* [Exercise prompt]: Extract each line of the records below that contains the word "sandy", and copy every such line in full. Case counts, so match only that exact capitalization.

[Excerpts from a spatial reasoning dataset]
┌──
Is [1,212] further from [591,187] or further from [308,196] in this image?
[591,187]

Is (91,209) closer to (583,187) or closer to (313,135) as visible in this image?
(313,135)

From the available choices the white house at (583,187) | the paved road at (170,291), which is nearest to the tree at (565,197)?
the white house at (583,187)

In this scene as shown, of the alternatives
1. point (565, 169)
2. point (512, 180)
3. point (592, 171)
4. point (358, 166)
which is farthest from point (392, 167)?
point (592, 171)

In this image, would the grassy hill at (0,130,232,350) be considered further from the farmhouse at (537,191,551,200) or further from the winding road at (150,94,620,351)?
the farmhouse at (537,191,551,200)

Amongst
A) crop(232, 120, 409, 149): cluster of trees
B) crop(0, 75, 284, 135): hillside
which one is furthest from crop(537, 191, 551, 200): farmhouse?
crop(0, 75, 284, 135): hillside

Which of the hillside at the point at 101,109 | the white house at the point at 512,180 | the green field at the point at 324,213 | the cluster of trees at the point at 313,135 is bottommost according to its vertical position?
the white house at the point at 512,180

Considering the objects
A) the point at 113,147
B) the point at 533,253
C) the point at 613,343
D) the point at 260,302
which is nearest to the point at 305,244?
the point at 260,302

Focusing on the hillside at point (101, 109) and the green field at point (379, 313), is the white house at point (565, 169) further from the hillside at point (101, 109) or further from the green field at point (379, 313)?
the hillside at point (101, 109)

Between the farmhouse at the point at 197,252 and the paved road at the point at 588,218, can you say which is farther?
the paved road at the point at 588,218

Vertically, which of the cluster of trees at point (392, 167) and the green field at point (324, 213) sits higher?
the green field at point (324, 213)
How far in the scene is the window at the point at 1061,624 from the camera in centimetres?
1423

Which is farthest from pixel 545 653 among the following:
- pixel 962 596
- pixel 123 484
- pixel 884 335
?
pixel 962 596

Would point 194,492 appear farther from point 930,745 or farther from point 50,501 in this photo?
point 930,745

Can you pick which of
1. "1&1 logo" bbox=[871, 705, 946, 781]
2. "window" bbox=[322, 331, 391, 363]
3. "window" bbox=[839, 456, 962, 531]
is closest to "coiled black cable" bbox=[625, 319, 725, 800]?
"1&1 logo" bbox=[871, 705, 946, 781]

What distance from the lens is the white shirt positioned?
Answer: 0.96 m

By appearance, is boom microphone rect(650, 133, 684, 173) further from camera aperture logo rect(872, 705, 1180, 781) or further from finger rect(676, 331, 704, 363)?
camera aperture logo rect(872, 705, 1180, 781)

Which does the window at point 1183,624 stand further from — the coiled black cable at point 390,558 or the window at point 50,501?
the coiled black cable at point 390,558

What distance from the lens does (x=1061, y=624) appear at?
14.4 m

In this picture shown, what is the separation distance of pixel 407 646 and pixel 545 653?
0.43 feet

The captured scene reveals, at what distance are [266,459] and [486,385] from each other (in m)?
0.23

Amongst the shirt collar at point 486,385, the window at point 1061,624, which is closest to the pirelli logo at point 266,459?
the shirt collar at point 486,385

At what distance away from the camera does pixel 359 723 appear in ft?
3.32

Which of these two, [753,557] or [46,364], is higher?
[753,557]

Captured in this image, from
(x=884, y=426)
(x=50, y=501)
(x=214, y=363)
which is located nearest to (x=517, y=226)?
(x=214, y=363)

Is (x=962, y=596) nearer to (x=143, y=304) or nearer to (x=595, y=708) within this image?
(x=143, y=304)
└──
┌──
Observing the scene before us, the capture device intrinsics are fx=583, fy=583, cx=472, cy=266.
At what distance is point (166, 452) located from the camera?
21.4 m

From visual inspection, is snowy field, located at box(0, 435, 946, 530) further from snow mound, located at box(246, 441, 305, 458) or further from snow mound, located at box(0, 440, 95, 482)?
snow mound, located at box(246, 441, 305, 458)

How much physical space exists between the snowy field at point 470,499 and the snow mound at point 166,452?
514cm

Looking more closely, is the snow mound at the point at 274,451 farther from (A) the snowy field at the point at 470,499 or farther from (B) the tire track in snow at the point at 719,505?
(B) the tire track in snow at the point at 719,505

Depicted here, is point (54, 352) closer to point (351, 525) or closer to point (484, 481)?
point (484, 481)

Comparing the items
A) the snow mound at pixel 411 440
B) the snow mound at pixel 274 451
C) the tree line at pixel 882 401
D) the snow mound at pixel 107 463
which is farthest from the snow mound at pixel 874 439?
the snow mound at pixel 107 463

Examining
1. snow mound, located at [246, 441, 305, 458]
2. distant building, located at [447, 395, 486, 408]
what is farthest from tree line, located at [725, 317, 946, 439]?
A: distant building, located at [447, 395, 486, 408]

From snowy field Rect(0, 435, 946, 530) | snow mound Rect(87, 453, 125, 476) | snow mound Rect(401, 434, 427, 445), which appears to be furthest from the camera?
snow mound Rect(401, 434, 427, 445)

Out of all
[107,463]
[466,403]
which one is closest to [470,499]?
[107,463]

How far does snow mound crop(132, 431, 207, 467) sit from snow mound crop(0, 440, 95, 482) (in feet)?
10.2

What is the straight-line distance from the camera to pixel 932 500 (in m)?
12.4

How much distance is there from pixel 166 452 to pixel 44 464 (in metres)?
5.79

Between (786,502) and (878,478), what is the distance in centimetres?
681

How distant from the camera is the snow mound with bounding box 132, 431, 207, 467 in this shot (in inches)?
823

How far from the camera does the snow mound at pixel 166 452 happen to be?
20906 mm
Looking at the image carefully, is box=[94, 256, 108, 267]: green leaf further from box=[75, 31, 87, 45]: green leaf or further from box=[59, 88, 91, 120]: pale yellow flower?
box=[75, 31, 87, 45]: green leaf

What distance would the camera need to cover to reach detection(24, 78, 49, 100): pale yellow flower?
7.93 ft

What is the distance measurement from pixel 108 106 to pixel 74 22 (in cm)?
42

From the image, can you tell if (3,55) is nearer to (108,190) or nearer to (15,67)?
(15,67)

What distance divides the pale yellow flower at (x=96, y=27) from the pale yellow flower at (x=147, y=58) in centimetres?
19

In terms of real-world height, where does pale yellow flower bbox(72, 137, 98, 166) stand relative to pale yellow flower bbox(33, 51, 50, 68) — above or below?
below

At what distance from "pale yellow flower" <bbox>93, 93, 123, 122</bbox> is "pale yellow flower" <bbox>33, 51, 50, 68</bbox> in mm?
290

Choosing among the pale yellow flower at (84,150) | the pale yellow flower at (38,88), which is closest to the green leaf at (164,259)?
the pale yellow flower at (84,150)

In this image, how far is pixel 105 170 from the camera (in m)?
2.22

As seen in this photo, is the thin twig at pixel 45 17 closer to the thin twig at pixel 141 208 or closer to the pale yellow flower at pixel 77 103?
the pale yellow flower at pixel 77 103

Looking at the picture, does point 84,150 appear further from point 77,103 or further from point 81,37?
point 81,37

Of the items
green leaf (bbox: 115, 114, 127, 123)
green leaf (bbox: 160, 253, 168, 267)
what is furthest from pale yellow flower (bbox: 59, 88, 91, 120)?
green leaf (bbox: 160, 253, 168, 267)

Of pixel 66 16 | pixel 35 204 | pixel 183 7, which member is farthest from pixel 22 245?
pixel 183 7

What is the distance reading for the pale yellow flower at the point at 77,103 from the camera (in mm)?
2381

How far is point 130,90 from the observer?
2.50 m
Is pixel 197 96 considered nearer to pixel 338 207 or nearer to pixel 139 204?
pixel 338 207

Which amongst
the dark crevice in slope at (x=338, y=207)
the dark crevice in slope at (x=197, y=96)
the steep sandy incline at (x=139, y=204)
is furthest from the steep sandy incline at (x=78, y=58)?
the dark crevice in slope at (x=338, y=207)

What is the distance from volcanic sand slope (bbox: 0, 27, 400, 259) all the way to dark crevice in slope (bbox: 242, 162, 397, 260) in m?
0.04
└──
* [Reply to the task]:
the steep sandy incline at (x=139, y=204)
is furthest from the steep sandy incline at (x=78, y=58)?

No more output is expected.